You bring up a good question though. So far I have found that the private MD can only be decrypted by the application that created and encrypted it’s entries, since the public signing key is tied to the application. Easy to verify by changing a little information in the appInfo object and trying to decrypt an entry.

What I want to confirm, by creating another account, is if an application public signing key is also tied to the user’s authenticator account? If not, wouldn’t I simply be able to create an application with the same appInfo as you, for example, in order to obtain an identical signing key for decryption, therefore compromising privacy?

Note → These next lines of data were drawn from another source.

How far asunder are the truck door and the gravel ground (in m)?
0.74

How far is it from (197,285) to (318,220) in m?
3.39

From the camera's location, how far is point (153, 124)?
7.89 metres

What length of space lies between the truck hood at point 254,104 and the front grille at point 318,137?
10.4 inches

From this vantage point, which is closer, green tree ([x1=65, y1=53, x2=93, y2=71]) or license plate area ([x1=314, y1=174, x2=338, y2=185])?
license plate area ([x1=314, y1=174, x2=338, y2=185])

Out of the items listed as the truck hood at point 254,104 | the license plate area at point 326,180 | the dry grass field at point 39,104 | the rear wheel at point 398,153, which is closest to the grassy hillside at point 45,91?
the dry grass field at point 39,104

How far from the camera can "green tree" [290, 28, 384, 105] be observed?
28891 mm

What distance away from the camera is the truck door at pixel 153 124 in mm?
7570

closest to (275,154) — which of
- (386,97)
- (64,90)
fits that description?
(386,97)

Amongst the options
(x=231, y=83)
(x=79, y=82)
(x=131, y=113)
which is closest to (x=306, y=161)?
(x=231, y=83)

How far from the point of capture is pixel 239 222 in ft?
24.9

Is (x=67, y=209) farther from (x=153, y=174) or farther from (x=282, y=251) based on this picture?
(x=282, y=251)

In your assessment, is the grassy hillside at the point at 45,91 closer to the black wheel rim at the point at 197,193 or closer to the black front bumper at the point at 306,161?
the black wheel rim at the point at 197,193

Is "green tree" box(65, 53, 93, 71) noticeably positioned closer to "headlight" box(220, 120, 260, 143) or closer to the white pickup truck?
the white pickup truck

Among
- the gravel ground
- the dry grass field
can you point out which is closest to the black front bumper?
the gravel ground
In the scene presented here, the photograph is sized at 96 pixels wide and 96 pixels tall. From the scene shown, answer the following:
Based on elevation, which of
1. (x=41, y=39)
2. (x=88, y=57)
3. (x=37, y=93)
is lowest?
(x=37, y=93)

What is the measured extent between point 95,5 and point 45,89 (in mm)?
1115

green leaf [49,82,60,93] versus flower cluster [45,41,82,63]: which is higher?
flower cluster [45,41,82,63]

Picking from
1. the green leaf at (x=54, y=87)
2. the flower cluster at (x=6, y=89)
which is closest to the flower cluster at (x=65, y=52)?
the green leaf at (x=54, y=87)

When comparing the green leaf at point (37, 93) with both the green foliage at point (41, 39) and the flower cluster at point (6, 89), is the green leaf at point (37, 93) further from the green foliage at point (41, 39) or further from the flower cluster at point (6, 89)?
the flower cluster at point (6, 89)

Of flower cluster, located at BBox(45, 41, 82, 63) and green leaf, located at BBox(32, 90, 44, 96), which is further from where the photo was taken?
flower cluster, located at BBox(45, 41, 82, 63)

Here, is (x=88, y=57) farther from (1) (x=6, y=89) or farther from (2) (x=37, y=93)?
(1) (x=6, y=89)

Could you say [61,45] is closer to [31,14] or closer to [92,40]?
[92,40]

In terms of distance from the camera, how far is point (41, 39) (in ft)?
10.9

Are you on test network 18?

I want to perform a test. I’ll create an explicitly named private MD using public signing key. I’ll then pass you the exact appInfo object that i used to create application, as well as the name of the private MD for you to hash, so that you can verify if it generates an identical public signing key that you can use to decrypt my entry.

If it is the case, how likely would it be for a hacker to be able to obtain the name of the private MD in addition to the appInfo used to generate the public signing key? I don’t know how to quantify that.

Also, is this a case where we need to be asking for a secret key that is unique solely to our user authenticator account?

cc: @bochaco

Thanks to @bochaco for bringing up that we should be using getAppPubEncKey instead of getAppPubSignKey. I overlooked it because I was previously experimenting with generating key pairs, which are unique each time generated and meant for asymmetric encryption, not symmetric as we are intending.
The question still stands though and I want to see if I can replicate getAppPubEncKey with another user account.